Origin
- Country: Australia
- Founder(s): Damian Syred
- Year founded: 1971

Information
- Travelling show?: Yes - Australia, New Zealand, South East Asia
- Circus tent?: Yes
- Type of acts: juggling; motorcycles; magic;
- Website: circusroyale.com

= Circus Royale =

Australian circus

Circus Royale is an Australian circus owned and operated by Damian Syred, who acquired the circus in 2007. The show is a traditional circus with acts including aerial performances, juggling, as well as some magic.

== History ==
The circus was founded in 1971 by the Gasser family. Syred bought the circus from Frank and Manuela Gasser in 2007.

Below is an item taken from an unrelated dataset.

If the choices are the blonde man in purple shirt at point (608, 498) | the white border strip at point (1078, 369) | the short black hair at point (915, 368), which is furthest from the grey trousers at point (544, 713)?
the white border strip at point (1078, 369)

While the circus was in Broome in 2013, cows, camels, llamas, horses, and donkeys briefly escaped from their enclosures, "as onlookers watched with amusement".

During the COVID-19 pandemic in 2020, the circus was unable tofrom March that year, due to lockdowns. Twenty-two of the circus's international staff were unable to return home and were ineligible for government support and the circus turned to crowdfunding.

In 2021, Circus Royal Australia Pty Ltd pleaded guilty to employing children without the mandatory permit, after one of the three 13-year-old Chinese children employed by the circus spent 10 days in hospital due to injuries the child sustained from a trapeze. The company was not convicted, after the judge noted the lack of prior offences, and 'good character', however a fine of $21 000 AUD was applied.